◆ **Excerpt to read**
--- Start ---

After the appropriations bill becomes law, OPB prepares monthly status reports comparing actual revenue receipts to the estimates on which appropriations were based. This constant cash flow monitoring system enables the Governor and the CFO to ensure that revenues collected will be sufficient to meet appropriations.

All balances of General Revenue Fund appropriations for operations in each fiscal year (except appropriations for fixed capital outlay) expire on the last day of such fiscal year. Amounts identified by agencies as incurred obligations which have not been disbursed as of June 30 are carried forward, with unused amounts expiring on September 30. Because capital projects are often funded on a multi-year basis, with the full appropriation being made in the first year even though payments are actually made over multiple years, unused appropriations for fixed capital outlay revert on February 1 of the second fiscal year.

Appropriations are maximum amounts available for expenditure in the current fiscal year and are contingent upon the collection of sufficient revenues. The Governor and the CFO are responsible for ensuring that revenues collected will be sufficient to meet appropriations and that no deficit occurs in any state fund. A determination that a deficit has occurred or will occur can be made by either the Governor or the CFO after consultation with the revenue estimating conference. If the Governor fails to certify a deficit, the Speaker of the House and President of the Senate may do so after consultation with the revenue estimating conference. A determination made by the CFO is reported to the Governor, the Speaker of the House and the President of the Senate, and subsequently to the Legislative Budget Commission for further action, if the deficit is not certified within 10 days after the report by the CFO. Within 30 days after determining that a budget shortfall will occur, the Governor is required to develop a plan of action to eliminate the budget shortfall for the executive branch and the Chief Justice of the Supreme Court is required to develop a plan of action for the judicial branch.

Budget shortfalls of less than 1.5% of the money appropriated from the General Revenue Fund during a fiscal year are resolved by the Governor for the executive branch and by the Chief Justice of the Supreme Court for the judicial branch, with the approval of the Legislative Budget Commission, subject to statutory guidelines and directives contained in the appropriations act. The statutory guidelines include a requirement that all branches of government are generally required to accept a proportional budget reduction. The Governor for the executive branch and the Chief Justice for the judicial branch may reduce appropriations by placing them in mandatory reserve, or withhold appropriations by placing them in budget reserve, in order to prevent deficits or implement legislative directives in the General Appropriations Act.

--- End ---

◆ **Listed entries**

--- Start ---

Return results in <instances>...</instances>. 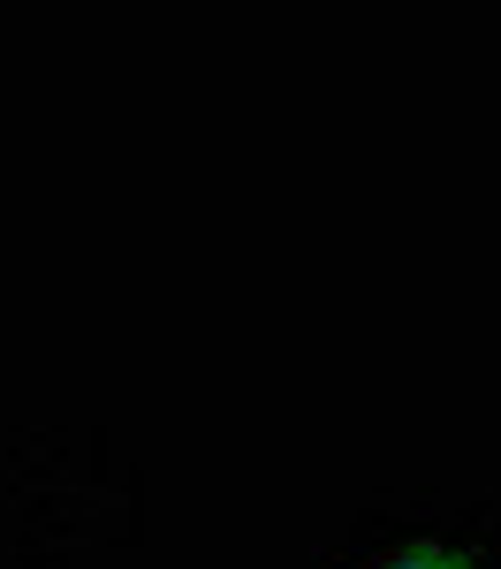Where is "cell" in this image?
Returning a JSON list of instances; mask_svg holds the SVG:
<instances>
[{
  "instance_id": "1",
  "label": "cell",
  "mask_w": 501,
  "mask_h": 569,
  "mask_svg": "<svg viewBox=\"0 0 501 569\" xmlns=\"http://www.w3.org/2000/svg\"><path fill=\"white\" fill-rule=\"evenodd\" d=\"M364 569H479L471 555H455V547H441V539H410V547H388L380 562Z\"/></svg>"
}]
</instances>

--- End ---
--- Start ---

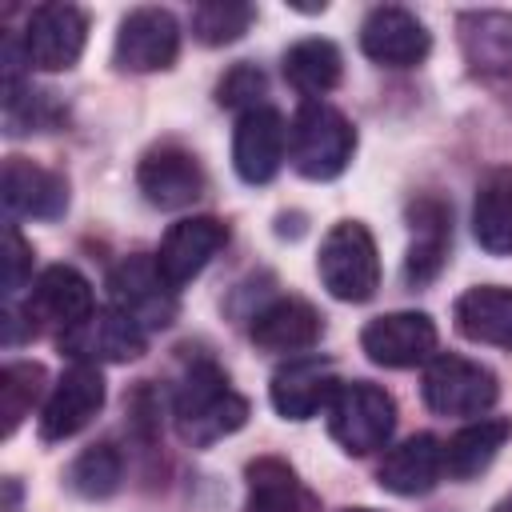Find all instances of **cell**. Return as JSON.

--- End ---

◆ **Brief 1**
Answer these from the budget text:
(a) On what date do unused appropriations for fixed capital outlay revert?
(b) How many days does the Governor have to develop a plan of action after determining that a budget shortfall will occur?
(c) Below what share of the money appropriated from the General Revenue Fund does a budget shortfall fall to the Governor and the Chief Justice to resolve?
◆ **Brief 2**
Write out the budget text again, covering everything from "All balances of" down to "second fiscal year.", and rename "fixed capital outlay" as "capital construction" throughout.
◆ **Brief 3**
Write the next part of the text on state budget shortfalls and appropriations, starting right after its final sentence.

◆ **Answer 1**
(a) February 1 of the second fiscal year
(b) 30 days
(c) Less than 1.5%

◆ **Answer 2**
All balances of General Revenue Fund appropriations for operations in each fiscal year (except appropriations for capital construction) expire on the last day of such fiscal year. Amounts identified by agencies as incurred obligations which have not been disbursed as of June 30 are carried forward, with unused amounts expiring on September 30. Because capital projects are often funded on a multi-year basis, with the full appropriation being made in the first year even though payments are actually made over multiple years, unused appropriations for capital construction revert on February 1 of the second fiscal year.

◆ **Answer 3**
If the revenue estimating conference projects a shortfall in the General Revenue Fund in excess of 1.5% of the moneys appropriated from the General Revenue Fund during a fiscal year, the shortfall must be resolved by the legislature. Any available State funds may be used in eliminating shortfalls in the General Revenue Fund. Additionally, the legislature may eliminate a shortfall by reducing appropriations.

Florida has an integrated general ledger accounting system which provides online monitoring of budget commitments by individual agency units. This system prevents agencies from overcommitting available funds.

Each State agency supported by any form of taxation, licenses, fees, imposts, or exactions must file with the CFO information necessary for preparation of the State’s annual financial statements. In addition, each such agency must prepare financial statements showing the position and results of agency operations as of June 30 for internal management purposes. The CFO is responsible for preparing the State’s combined annual financial report. The Auditor General conducts annual audits of all offices and agencies in the executive and judicial branches. Individual agency audits are made in accordance with generally accepted auditing standards and governmental auditing standards as adopted by the State Board of Accountancy. In addition to the annual financial and compliance audits, performance audits are made to determine the efficiency and effectiveness of agency operations.

Systems and procedures are in place to enable the State and its component units to comply in a timely manner with Governmental Accounting Standards Board Statements No. 45, Accounting and Financial Reporting by Employers for Post-employment Benefits Other Than Pensions.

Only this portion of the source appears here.